Quelque soit le traceur utilisé, sa désintégration radioactive produit un positron (pour simplifier, les positrons sont des anti-électrons chargés positivement) - ce qui donne son nom à la TEP. Celui-ci réagit alors avec la matière alentour et donne naissance à une paire de photons gamma qui partent chacun dans des directions opposées. Ces photons sont captés par des caméras spécialisées, placées en cercle autour du patient, comme le montre l'image ci-contre. Celles-ci mesurent en continu les flux de photons gamma et transmettent leurs données à un ordinateur, qui analyse la différence de temps d'arrivée des positrons d'une paire (l'un est capté avant l'autre par les caméras) et en déduit la localisation du traceur désintégré. Diverses analyses statistiques, réalisées par logiciel, permettent alors de savoir quelles sont les régions les plus riches en traceurs et celles qui sont appauvries ou neutres. Le résultat est affiché sous la forme d'une série d'images médicales que le médecin ou le chercheur peut analyser comme bon lui semble.

Exemple d'une image d'un cerveau sain obtenue par la TEP.
Image TEP d'un cerveau atteint par Alzheimer.

Cette technique permet de mesurer convenablement l'activité cérébrale pour les structures sous-corticales, bien plus que l'EEG du moins. Au niveau diagnostique, elle est utilisée pour diagnostiquer certaines tumeurs cérébrales, qui ont un métabolisme augmenté et sont fortement vascularisées afin d'assouvir leurs besoins en nutriments. Elles peuvent en conséquence se voir sur les images d'une TEP, sous la forme de zones au débit sanguin/métabolisme augmenté. Mais outre son utilité médicale, elle permet aussi d'étudier l'activité cérébrale quand on soumet un sujet à une tâche quelconque. Elle permet de savoir si telle ou telle aire cérébrale s'active quand le sujet parle, quand il bouge son bras, quand il pense, quand il voit quelque chose, etc. Si la finesse des images est grosso-modo assez bonne, le temps de réaction de la TEP est problématique. La durée entre l'acquisition de deux images est suffisamment long pour lisser les variations rapides du métabolisme cérébral.

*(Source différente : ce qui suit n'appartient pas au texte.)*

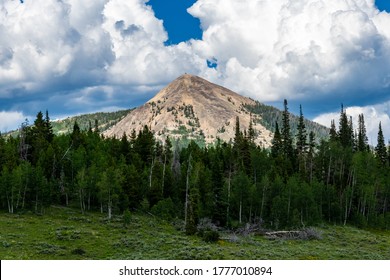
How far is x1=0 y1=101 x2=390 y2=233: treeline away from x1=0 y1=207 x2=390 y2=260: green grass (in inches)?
236

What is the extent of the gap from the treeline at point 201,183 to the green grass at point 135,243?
5.99 meters

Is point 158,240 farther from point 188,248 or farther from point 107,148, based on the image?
point 107,148

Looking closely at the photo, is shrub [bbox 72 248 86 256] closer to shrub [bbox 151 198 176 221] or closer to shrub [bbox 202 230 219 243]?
shrub [bbox 202 230 219 243]

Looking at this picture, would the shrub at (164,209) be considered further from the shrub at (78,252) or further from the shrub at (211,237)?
the shrub at (78,252)

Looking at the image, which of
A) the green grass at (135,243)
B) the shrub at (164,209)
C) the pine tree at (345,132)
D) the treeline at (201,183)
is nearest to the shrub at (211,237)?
the green grass at (135,243)

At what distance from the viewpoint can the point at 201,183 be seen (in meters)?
88.7

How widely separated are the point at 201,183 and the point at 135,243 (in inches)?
1304

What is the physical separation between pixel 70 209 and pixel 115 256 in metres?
38.2

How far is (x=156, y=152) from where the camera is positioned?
11981cm

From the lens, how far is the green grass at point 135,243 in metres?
50.0

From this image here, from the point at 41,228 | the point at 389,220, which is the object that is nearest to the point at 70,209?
the point at 41,228

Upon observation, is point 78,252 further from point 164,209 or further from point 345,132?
point 345,132

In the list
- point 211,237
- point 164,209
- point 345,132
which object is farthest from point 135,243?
point 345,132

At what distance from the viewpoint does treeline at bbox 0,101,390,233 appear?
8144cm
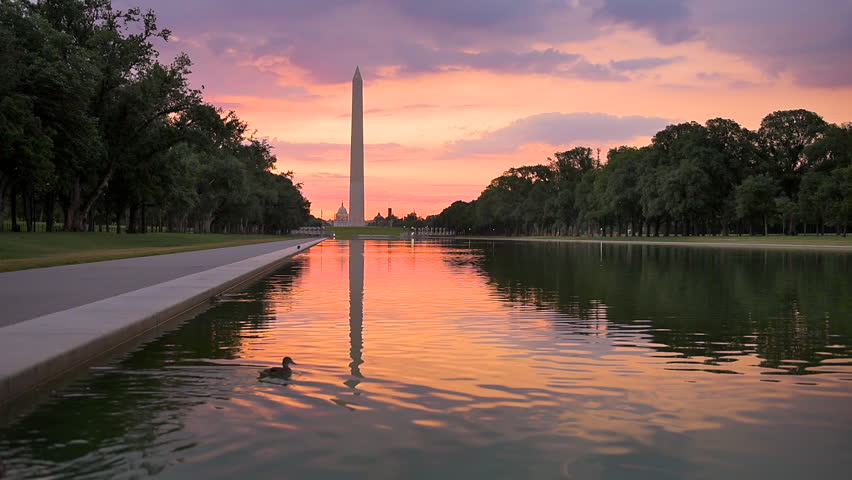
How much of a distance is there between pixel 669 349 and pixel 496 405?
5019 mm

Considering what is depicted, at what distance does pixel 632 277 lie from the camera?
29703mm

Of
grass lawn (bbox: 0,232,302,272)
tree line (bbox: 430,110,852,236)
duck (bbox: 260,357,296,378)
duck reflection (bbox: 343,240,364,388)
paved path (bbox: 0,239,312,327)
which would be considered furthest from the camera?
tree line (bbox: 430,110,852,236)

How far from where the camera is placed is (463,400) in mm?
8656

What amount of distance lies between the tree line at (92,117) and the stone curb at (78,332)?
32.5 metres

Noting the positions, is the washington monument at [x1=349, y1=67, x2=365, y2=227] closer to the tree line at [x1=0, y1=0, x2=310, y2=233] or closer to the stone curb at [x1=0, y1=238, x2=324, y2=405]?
the tree line at [x1=0, y1=0, x2=310, y2=233]

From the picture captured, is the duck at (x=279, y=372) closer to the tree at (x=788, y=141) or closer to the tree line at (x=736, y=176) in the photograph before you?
the tree line at (x=736, y=176)

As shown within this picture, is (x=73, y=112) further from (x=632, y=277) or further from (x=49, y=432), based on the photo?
(x=49, y=432)

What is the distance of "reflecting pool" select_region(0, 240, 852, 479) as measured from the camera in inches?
255

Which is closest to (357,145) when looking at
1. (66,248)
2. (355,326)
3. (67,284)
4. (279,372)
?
(66,248)

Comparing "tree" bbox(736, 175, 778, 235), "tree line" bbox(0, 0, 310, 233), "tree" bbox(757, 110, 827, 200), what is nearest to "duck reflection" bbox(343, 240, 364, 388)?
"tree line" bbox(0, 0, 310, 233)

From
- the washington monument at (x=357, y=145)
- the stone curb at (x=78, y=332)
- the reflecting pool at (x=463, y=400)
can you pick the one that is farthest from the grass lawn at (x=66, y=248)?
the washington monument at (x=357, y=145)

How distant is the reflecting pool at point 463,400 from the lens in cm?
647

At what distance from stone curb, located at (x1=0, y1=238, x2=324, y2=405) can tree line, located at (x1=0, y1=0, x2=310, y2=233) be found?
32.5 metres

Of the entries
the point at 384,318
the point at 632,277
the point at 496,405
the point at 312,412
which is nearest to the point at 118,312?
the point at 384,318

En clair, cela ne permet pas de savoir quelle aire cérébrale s'est activée avant l'autre, chose très importante pour l'étude des fonctions cognitives.

La scintigraphie cérébrale permet d'étudier la perfusion sanguine du cerveau et est surtout utilisée dans un but purement diagnostique. Il s'agit d'un examen médical assez long (d'une demi-heure, à une heure), qui est utilisé pour diagnostiquer certaines maladies neurologiques chroniques : Alzheimer, démence fronto-temporale, Parkinson, etc. Elle est aussi utilisée pour préparer certaines chirurgies cérébrales, notamment pour les opérations visant à réduire certaines épilepsies résistantes aux médicaments.

L'imagerie par résonance magnétique

L'imagerie par résonance magnétique (IRM) se base des principes physiques assez compliqués à expliquer. Celle-ci applique un champ magnétique sur le cerveau et mesure les champs magnétiques produits en réaction par les protons des noyaux atomiques (à cause de leur spin). Celle-ci donne les images iconiques, que vous avez certainement déjà vu par ailleurs.